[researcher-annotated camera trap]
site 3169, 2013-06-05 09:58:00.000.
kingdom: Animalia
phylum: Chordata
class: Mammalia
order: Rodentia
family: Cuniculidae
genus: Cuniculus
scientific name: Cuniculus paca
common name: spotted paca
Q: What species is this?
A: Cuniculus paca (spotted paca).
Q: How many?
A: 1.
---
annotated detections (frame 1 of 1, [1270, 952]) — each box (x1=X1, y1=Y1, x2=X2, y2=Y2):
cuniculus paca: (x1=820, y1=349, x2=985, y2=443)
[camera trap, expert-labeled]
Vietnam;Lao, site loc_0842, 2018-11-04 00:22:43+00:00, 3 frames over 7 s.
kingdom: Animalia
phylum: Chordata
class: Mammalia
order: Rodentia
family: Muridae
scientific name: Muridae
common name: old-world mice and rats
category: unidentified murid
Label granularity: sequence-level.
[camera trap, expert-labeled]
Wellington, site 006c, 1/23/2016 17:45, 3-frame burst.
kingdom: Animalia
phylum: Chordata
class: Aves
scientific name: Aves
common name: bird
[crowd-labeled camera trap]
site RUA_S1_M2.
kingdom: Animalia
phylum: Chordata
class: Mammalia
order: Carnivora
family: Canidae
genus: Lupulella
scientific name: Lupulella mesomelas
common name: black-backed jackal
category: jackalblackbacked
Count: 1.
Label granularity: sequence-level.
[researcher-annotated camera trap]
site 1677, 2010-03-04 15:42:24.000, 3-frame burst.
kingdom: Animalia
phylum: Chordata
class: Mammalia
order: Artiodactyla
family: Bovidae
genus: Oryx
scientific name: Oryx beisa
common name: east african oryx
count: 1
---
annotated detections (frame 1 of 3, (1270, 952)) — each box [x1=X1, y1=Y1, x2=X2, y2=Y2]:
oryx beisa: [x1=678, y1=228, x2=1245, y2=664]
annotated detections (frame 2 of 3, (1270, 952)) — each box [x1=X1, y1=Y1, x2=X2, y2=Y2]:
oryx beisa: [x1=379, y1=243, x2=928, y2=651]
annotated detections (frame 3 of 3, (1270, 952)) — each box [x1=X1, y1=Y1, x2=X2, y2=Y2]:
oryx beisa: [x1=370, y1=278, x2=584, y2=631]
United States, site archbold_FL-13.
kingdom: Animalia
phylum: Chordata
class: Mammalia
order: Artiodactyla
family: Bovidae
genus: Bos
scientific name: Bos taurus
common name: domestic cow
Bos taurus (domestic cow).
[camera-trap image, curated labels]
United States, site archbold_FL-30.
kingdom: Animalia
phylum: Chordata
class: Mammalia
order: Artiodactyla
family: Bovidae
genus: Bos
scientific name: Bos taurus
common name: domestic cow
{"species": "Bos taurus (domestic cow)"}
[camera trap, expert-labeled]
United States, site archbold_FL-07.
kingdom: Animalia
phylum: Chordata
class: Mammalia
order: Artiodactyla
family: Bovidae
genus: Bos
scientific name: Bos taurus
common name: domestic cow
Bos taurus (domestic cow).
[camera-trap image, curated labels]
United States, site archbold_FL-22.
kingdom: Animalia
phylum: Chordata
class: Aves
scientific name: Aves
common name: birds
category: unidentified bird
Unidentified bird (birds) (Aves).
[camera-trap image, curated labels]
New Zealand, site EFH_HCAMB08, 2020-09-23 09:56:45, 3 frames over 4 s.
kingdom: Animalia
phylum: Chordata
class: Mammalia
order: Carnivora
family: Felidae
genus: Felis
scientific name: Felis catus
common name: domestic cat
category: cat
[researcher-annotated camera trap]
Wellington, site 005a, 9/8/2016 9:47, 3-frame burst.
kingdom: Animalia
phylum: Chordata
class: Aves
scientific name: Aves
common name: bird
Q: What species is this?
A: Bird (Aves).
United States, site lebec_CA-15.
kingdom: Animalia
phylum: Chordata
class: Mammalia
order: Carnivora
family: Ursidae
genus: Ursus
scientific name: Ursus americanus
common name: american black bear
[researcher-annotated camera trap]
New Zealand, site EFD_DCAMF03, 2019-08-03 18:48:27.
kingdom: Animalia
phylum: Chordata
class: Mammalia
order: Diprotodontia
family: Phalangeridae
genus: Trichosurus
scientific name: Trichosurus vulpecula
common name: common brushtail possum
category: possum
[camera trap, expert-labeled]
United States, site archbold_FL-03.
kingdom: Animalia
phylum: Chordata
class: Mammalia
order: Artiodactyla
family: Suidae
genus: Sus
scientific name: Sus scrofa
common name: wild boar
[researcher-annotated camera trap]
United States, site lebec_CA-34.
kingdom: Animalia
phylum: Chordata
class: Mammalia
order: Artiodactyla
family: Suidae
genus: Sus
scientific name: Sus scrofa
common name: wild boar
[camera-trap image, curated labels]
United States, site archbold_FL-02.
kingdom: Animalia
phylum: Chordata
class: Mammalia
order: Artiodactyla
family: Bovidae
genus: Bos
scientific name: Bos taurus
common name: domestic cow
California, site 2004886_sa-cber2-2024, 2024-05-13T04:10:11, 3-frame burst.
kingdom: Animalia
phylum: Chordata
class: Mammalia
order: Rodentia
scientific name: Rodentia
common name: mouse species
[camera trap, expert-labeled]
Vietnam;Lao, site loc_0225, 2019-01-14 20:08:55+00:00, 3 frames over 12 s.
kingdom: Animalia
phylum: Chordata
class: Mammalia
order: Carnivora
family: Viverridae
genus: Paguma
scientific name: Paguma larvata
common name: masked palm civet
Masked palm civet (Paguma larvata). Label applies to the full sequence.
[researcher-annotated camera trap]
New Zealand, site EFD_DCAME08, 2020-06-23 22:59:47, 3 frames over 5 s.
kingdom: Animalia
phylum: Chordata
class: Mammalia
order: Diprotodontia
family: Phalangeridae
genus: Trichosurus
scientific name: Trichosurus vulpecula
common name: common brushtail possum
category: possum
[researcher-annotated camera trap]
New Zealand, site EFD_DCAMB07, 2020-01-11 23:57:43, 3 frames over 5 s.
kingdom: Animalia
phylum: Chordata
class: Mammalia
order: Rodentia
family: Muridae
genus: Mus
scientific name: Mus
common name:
********
**WHAT THIS TASK INVOLVES**
Copy out all of the data. Keep every word unchanged.

**ANSWER BOX**
[researcher-annotated camera trap]
site 3169, 2013-06-05 09:58:00.000.
kingdom: Animalia
phylum: Chordata
class: Mammalia
order: Rodentia
family: Cuniculidae
genus: Cuniculus
scientific name: Cuniculus paca
common name: spotted paca
Q: What species is this?
A: Cuniculus paca (spotted paca).
Q: How many?
A: 1.
---
annotated detections (frame 1 of 1, [1270, 952]) — each box (x1=X1, y1=Y1, x2=X2, y2=Y2):
cuniculus paca: (x1=820, y1=349, x2=985, y2=443)
[camera trap, expert-labeled]
Vietnam;Lao, site loc_0842, 2018-11-04 00:22:43+00:00, 3 frames over 7 s.
kingdom: Animalia
phylum: Chordata
class: Mammalia
order: Rodentia
family: Muridae
scientific name: Muridae
common name: old-world mice and rats
category: unidentified murid
Label granularity: sequence-level.
[camera trap, expert-labeled]
Wellington, site 006c, 1/23/2016 17:45, 3-frame burst.
kingdom: Animalia
phylum: Chordata
class: Aves
scientific name: Aves
common name: bird
[crowd-labeled camera trap]
site RUA_S1_M2.
kingdom: Animalia
phylum: Chordata
class: Mammalia
order: Carnivora
family: Canidae
genus: Lupulella
scientific name: Lupulella mesomelas
common name: black-backed jackal
category: jackalblackbacked
Count: 1.
Label granularity: sequence-level.
[researcher-annotated camera trap]
site 1677, 2010-03-04 15:42:24.000, 3-frame burst.
kingdom: Animalia
phylum: Chordata
class: Mammalia
order: Artiodactyla
family: Bovidae
genus: Oryx
scientific name: Oryx beisa
common name: east african oryx
count: 1
---
annotated detections (frame 1 of 3, (1270, 952)) — each box [x1=X1, y1=Y1, x2=X2, y2=Y2]:
oryx beisa: [x1=678, y1=228, x2=1245, y2=664]
annotated detections (frame 2 of 3, (1270, 952)) — each box [x1=X1, y1=Y1, x2=X2, y2=Y2]:
oryx beisa: [x1=379, y1=243, x2=928, y2=651]
annotated detections (frame 3 of 3, (1270, 952)) — each box [x1=X1, y1=Y1, x2=X2, y2=Y2]:
oryx beisa: [x1=370, y1=278, x2=584, y2=631]
United States, site archbold_FL-13.
kingdom: Animalia
phylum: Chordata
class: Mammalia
order: Artiodactyla
family: Bovidae
genus: Bos
scientific name: Bos taurus
common name: domestic cow
Bos taurus (domestic cow).
[camera-trap image, curated labels]
United States, site archbold_FL-30.
kingdom: Animalia
phylum: Chordata
class: Mammalia
order: Artiodactyla
family: Bovidae
genus: Bos
scientific name: Bos taurus
common name: domestic cow
{"species": "Bos taurus (domestic cow)"}
[camera trap, expert-labeled]
United States, site archbold_FL-07.
kingdom: Animalia
phylum: Chordata
class: Mammalia
order: Artiodactyla
family: Bovidae
genus: Bos
scientific name: Bos taurus
common name: domestic cow
Bos taurus (domestic cow).
[camera-trap image, curated labels]
United States, site archbold_FL-22.
kingdom: Animalia
phylum: Chordata
class: Aves
scientific name: Aves
common name: birds
category: unidentified bird
Unidentified bird (birds) (Aves).
[camera-trap image, curated labels]
New Zealand, site EFH_HCAMB08, 2020-09-23 09:56:45, 3 frames over 4 s.
kingdom: Animalia
phylum: Chordata
class: Mammalia
order: Carnivora
family: Felidae
genus: Felis
scientific name: Felis catus
common name: domestic cat
category: cat
[researcher-annotated camera trap]
Wellington, site 005a, 9/8/2016 9:47, 3-frame burst.
kingdom: Animalia
phylum: Chordata
class: Aves
scientific name: Aves
common name: bird
Q: What species is this?
A: Bird (Aves).
United States, site lebec_CA-15.
kingdom: Animalia
phylum: Chordata
class: Mammalia
order: Carnivora
family: Ursidae
genus: Ursus
scientific name: Ursus americanus
common name: american black bear
[researcher-annotated camera trap]
New Zealand, site EFD_DCAMF03, 2019-08-03 18:48:27.
kingdom: Animalia
phylum: Chordata
class: Mammalia
order: Diprotodontia
family: Phalangeridae
genus: Trichosurus
scientific name: Trichosurus vulpecula
common name: common brushtail possum
category: possum
[camera trap, expert-labeled]
United States, site archbold_FL-03.
kingdom: Animalia
phylum: Chordata
class: Mammalia
order: Artiodactyla
family: Suidae
genus: Sus
scientific name: Sus scrofa
common name: wild boar
[researcher-annotated camera trap]
United States, site lebec_CA-34.
kingdom: Animalia
phylum: Chordata
class: Mammalia
order: Artiodactyla
family: Suidae
genus: Sus
scientific name: Sus scrofa
common name: wild boar
[camera-trap image, curated labels]
United States, site archbold_FL-02.
kingdom: Animalia
phylum: Chordata
class: Mammalia
order: Artiodactyla
family: Bovidae
genus: Bos
scientific name: Bos taurus
common name: domestic cow
California, site 2004886_sa-cber2-2024, 2024-05-13T04:10:11, 3-frame burst.
kingdom: Animalia
phylum: Chordata
class: Mammalia
order: Rodentia
scientific name: Rodentia
common name: mouse species
[camera trap, expert-labeled]
Vietnam;Lao, site loc_0225, 2019-01-14 20:08:55+00:00, 3 frames over 12 s.
kingdom: Animalia
phylum: Chordata
class: Mammalia
order: Carnivora
family: Viverridae
genus: Paguma
scientific name: Paguma larvata
common name: masked palm civet
Masked palm civet (Paguma larvata). Label applies to the full sequence.
[researcher-annotated camera trap]
New Zealand, site EFD_DCAME08, 2020-06-23 22:59:47, 3 frames over 5 s.
kingdom: Animalia
phylum: Chordata
class: Mammalia
order: Diprotodontia
family: Phalangeridae
genus: Trichosurus
scientific name: Trichosurus vulpecula
common name: common brushtail possum
category: possum
[researcher-annotated camera trap]
New Zealand, site EFD_DCAMB07, 2020-01-11 23:57:43, 3 frames over 5 s.
kingdom: Animalia
phylum: Chordata
class: Mammalia
order: Rodentia
family: Muridae
genus: Mus
scientific name: Mus
common name:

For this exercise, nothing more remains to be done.